Je me souviens que parmi ses très rares souvenirs d’enfance, il y a sa peur, à bicyclette, qu’on ne lui enlève les deux petites roues latérales lui assurant sa stabilité.
Je me souviens que son premier souvenir – il a trois ans – aurait eu pour cadre l’arrière-boutique de sa grand-mère. Il est au centre du cercle familial qui s’extasie car il a dessiné une lettre de l’alphabet hébreu.
Je me souviens qu’il est né le 7 mars 1936, au 19 rue de l’Atlas, Paris XIXe arrondissement. Je me souviens que ses parents eurent un deuxième enfant, une fille, Irène, qui ne vécut que quelques jours.
Je me souviens du seul souvenir qu’il avait de sa mère : elle l’accompagne à la gare de Lyon où un convoi de la Croix-Rouge doit le conduire à Villard-de-Lans.
Je me souviens que sa mère prit en gérance, juste après son mariage, un petit salon de coiffure, rue Vilin.
Je me souviens que « Peretz » signifie « trou » en hébreu.
Je me souviens que le passage de « Peretz » à « Perec » serait dû à un employé d’état civil de Labartow, ville disputée par les Russes et les Polonais.
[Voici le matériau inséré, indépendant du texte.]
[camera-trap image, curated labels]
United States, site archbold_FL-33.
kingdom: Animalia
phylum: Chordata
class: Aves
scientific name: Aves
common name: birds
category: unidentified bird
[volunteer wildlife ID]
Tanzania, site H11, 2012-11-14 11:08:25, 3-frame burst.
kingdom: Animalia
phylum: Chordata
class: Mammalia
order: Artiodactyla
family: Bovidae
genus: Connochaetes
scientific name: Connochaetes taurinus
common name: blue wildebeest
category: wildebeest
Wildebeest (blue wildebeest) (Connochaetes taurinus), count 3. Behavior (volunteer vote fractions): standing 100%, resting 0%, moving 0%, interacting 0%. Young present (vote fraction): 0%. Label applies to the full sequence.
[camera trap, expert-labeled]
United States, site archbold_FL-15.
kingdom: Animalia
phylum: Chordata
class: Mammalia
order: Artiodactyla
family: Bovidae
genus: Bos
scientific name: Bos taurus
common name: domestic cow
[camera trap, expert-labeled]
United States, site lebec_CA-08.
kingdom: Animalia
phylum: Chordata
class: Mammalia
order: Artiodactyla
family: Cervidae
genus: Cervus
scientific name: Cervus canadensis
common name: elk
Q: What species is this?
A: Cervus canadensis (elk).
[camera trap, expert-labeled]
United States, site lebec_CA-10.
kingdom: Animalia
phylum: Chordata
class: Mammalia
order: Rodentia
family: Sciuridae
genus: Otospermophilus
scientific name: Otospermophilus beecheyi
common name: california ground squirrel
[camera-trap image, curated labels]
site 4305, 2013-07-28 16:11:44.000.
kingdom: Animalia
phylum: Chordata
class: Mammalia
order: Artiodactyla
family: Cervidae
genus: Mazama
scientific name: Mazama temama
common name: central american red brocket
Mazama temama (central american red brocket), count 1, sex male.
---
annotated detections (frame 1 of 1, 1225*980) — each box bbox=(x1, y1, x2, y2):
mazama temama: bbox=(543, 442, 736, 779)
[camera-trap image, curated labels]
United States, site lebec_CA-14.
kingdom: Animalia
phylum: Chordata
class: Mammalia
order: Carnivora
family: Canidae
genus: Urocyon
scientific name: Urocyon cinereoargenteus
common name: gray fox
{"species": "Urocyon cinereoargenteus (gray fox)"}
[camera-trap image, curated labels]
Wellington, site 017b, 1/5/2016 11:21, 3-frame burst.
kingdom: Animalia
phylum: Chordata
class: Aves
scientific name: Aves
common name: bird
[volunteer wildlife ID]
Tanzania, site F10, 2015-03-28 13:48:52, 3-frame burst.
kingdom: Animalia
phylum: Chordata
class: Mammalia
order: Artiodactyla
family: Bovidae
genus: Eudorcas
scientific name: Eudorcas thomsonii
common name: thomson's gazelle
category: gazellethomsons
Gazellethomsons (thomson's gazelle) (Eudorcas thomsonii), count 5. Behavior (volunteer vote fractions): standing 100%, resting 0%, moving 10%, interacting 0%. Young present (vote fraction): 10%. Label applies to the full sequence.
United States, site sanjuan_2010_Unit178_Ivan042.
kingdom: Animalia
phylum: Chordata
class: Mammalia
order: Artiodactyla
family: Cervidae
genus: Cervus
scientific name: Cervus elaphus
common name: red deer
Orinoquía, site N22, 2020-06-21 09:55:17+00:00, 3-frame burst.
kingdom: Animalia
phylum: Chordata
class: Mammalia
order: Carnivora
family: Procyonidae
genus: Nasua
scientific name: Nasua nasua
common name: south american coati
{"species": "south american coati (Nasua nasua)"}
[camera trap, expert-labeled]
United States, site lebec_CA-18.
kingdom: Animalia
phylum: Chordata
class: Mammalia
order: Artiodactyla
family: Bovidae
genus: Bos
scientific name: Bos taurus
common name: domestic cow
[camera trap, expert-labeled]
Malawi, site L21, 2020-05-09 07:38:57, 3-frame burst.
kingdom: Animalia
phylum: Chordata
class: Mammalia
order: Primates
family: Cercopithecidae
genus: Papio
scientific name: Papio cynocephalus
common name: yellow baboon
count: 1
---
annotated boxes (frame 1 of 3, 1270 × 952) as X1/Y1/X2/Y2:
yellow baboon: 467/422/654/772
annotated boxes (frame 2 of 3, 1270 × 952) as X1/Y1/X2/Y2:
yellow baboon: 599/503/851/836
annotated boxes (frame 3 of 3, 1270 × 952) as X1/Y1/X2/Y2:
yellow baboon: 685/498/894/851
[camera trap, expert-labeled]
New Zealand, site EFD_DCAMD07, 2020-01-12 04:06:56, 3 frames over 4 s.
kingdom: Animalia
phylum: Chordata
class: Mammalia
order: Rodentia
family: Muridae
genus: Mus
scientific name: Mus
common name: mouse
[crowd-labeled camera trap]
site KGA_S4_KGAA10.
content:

Mais sont-ce les Russes qui auraient écrit « tz » et les Polonais « c » ou bien l’inverse ?
Je me souviens que son père mourut dans l’église de Nogent-sur-Seine transformée en hôpital par l’envahisseur allemand, qu’il y mourut en perdant son sang avant d’avoir été opéré. Un officier allemand avait pourtant accroché à son uniforme une étiquette portant la mention A opérer d’urgence. Mais l’église – ou, plutôt, l’hôpital – était bondée et il n’y avait qu’un seul infirmier.
Je me souviens qu’il vécut rue Vilin, au n° 24, avec ses parents. Je me souviens que d’autres membres de sa famille vécurent dans cette rue, mais je ne sais plus vraiment qui et à quel(s) numéro(s).
Il se souvenait (pas directement mais par sa tante qui le tenait d’une amie de sa grand-mère à lui) que les soldats allemands l’aimaient et jouaient volontiers avec lui et que l’un d’eux passait son temps à le promener sur ses épaules.
Je me souviens que l’un de ses souvenirs d’école se déroule dans la cave de l’école où les élèves doivent essayer des masques à gaz. Il se souvenait notamment de l’odeur écœurante du caoutchouc. Je me souviens de cette odeur, à l’armée. On nous enfermait dans une chambre en béton avec lourde porte métallique. Puis on y lâchait des lacrymogènes (je ne me souviens plus vraiment de quelle manière) et il nous fallait enfiler nos masques à gaz le plus vite possible afin d’éviter un double désagrément : les yeux irrités et les engueulades du sergent qui après l’exercice vérifiait l’état de nos yeux.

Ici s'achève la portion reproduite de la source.